start Data excerpts
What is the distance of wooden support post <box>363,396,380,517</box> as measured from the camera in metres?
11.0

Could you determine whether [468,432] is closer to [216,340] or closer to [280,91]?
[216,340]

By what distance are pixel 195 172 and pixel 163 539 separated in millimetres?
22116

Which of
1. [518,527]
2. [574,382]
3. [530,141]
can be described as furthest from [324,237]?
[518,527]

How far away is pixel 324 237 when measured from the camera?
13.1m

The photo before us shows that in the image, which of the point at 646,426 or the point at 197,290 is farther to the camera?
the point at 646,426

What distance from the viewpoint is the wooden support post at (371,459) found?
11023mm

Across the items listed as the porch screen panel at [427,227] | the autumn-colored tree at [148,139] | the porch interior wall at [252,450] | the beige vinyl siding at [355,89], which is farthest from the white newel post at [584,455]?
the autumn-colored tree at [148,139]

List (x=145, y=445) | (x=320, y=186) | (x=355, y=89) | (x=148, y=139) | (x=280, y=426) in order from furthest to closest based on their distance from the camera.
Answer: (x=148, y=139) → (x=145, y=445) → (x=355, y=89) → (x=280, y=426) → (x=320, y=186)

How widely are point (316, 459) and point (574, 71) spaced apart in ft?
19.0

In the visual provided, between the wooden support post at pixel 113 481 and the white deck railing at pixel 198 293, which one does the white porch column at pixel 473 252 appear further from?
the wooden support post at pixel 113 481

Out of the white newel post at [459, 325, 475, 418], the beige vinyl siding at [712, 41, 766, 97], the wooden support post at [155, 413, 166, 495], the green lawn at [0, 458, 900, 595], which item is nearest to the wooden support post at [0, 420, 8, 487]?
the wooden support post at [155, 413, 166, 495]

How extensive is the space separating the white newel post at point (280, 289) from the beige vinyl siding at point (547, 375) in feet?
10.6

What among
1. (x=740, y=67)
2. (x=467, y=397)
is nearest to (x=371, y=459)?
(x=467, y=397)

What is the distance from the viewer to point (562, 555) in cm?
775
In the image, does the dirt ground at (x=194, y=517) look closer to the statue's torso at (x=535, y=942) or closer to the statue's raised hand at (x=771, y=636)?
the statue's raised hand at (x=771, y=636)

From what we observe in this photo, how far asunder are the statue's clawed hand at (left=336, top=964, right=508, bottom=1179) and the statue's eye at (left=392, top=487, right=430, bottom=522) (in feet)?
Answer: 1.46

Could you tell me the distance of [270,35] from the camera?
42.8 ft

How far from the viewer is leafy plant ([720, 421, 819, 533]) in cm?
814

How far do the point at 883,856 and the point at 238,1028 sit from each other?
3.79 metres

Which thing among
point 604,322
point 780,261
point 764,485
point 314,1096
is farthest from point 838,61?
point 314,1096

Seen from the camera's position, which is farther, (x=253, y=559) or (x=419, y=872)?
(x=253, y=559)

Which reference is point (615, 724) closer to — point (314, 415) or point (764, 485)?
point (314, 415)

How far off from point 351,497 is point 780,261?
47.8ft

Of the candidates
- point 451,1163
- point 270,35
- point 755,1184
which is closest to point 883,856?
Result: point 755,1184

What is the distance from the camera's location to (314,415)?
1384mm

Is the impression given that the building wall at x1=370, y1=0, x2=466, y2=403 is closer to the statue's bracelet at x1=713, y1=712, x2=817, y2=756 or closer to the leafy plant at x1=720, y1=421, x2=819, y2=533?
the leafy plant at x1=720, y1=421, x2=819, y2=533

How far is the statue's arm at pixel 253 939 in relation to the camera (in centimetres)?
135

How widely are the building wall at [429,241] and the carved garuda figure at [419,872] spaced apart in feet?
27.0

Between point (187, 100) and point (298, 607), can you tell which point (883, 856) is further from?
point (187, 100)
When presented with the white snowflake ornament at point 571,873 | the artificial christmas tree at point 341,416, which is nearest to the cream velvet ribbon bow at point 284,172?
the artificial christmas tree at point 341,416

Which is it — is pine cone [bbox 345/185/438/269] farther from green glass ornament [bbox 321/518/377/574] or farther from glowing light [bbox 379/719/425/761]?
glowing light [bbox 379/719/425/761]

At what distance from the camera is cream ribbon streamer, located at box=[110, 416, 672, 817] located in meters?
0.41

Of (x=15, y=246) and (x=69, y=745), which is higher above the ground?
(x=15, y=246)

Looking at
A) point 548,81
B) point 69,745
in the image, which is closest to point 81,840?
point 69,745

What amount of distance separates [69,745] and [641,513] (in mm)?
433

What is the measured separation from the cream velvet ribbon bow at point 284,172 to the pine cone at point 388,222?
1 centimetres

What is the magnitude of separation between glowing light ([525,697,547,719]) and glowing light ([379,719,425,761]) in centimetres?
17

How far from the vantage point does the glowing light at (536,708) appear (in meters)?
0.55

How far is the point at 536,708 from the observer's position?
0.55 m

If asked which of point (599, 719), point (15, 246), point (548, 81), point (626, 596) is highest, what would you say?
end Data excerpts
**Direction**
Copy every row above verbatim, preserving each character, line break, and blank line.

**Answer to this problem**
What is the distance of wooden support post <box>363,396,380,517</box> as measured from the camera in metres?
11.0

Could you determine whether [468,432] is closer to [216,340] or closer to [280,91]?
[216,340]

By what distance are pixel 195 172 and pixel 163 539 separated in millimetres?
22116

Which of
1. [518,527]
2. [574,382]
3. [530,141]
can be described as furthest from [324,237]?
[518,527]

How far away is pixel 324 237 when measured from the camera?
13.1m

The photo before us shows that in the image, which of the point at 646,426 or the point at 197,290 is farther to the camera?
the point at 646,426

What distance from the viewpoint is the wooden support post at (371,459) found?
11023mm

Across the items listed as the porch screen panel at [427,227] | the autumn-colored tree at [148,139] | the porch interior wall at [252,450] | the beige vinyl siding at [355,89], which is farthest from the white newel post at [584,455]?
the autumn-colored tree at [148,139]

List (x=145, y=445) | (x=320, y=186) | (x=355, y=89) | (x=148, y=139) | (x=280, y=426) in order from furthest to closest based on their distance from the camera.
Answer: (x=148, y=139) → (x=145, y=445) → (x=355, y=89) → (x=280, y=426) → (x=320, y=186)

How widely are point (316, 459) and point (574, 71) spaced apart in ft?
19.0

In the visual provided, between the wooden support post at pixel 113 481 and the white deck railing at pixel 198 293, which one does the white porch column at pixel 473 252 appear further from?
the wooden support post at pixel 113 481

Out of the white newel post at [459, 325, 475, 418], the beige vinyl siding at [712, 41, 766, 97], the wooden support post at [155, 413, 166, 495], the green lawn at [0, 458, 900, 595], which item is nearest to the wooden support post at [0, 420, 8, 487]?
the wooden support post at [155, 413, 166, 495]

How extensive is the space separating the white newel post at point (280, 289) from the beige vinyl siding at point (547, 375) in feet?
10.6

What among
1. (x=740, y=67)
2. (x=467, y=397)
is nearest to (x=371, y=459)?
(x=467, y=397)

What is the distance from the viewer to point (562, 555) in cm?
775
In the image, does the dirt ground at (x=194, y=517) look closer to the statue's torso at (x=535, y=942) or closer to the statue's raised hand at (x=771, y=636)?
the statue's raised hand at (x=771, y=636)

From what we observe in this photo, how far asunder are the statue's clawed hand at (left=336, top=964, right=508, bottom=1179) and the statue's eye at (left=392, top=487, right=430, bottom=522) (in feet)?
Answer: 1.46

Could you tell me the distance of [270,35] from the camera?
42.8 ft

How far from the viewer is leafy plant ([720, 421, 819, 533]) in cm?
814

How far do the point at 883,856 and the point at 238,1028 sit from each other?
3.79 metres

Which thing among
point 604,322
point 780,261
point 764,485
point 314,1096
is farthest from point 838,61?
point 314,1096

Seen from the camera's position, which is farther, (x=253, y=559) or (x=419, y=872)?
(x=253, y=559)

Which reference is point (615, 724) closer to — point (314, 415) or point (764, 485)?
point (314, 415)

How far off from point 351,497 is point 780,261?
47.8ft

Of the candidates
- point 451,1163
- point 270,35
- point 755,1184
which is closest to point 883,856?
Result: point 755,1184

What is the distance from the camera's location to (314,415)?
1384mm

Is the impression given that the building wall at x1=370, y1=0, x2=466, y2=403 is closer to the statue's bracelet at x1=713, y1=712, x2=817, y2=756 or closer to the leafy plant at x1=720, y1=421, x2=819, y2=533?
the leafy plant at x1=720, y1=421, x2=819, y2=533

How far is the statue's arm at pixel 253 939 in relation to the camera (in centimetres)?
135

How widely are the building wall at [429,241] and the carved garuda figure at [419,872] spaced apart in feet?
27.0

Between point (187, 100) and point (298, 607), can you tell which point (883, 856) is further from?
point (187, 100)
When presented with the white snowflake ornament at point 571,873 | the artificial christmas tree at point 341,416, which is nearest to the cream velvet ribbon bow at point 284,172?
the artificial christmas tree at point 341,416

Which is it — is pine cone [bbox 345/185/438/269] farther from green glass ornament [bbox 321/518/377/574] or farther from glowing light [bbox 379/719/425/761]?
glowing light [bbox 379/719/425/761]

At what distance from the camera is cream ribbon streamer, located at box=[110, 416, 672, 817] located in meters?
0.41

Of (x=15, y=246) and (x=69, y=745), which is higher above the ground?
(x=15, y=246)

Looking at
A) point 548,81
B) point 69,745
in the image, which is closest to point 81,840?
point 69,745

What amount of distance separates [69,745] and [641,513] (in mm)?
433

What is the measured separation from the cream velvet ribbon bow at point 284,172 to the pine cone at point 388,222?
1 centimetres

What is the magnitude of separation between glowing light ([525,697,547,719]) and glowing light ([379,719,425,761]) in centimetres?
17

How far from the vantage point does the glowing light at (536,708) appear (in meters)?
0.55

How far is the point at 536,708 from the observer's position?
0.55 m

If asked which of point (599, 719), point (15, 246), point (548, 81), point (626, 596) is highest, what would you say?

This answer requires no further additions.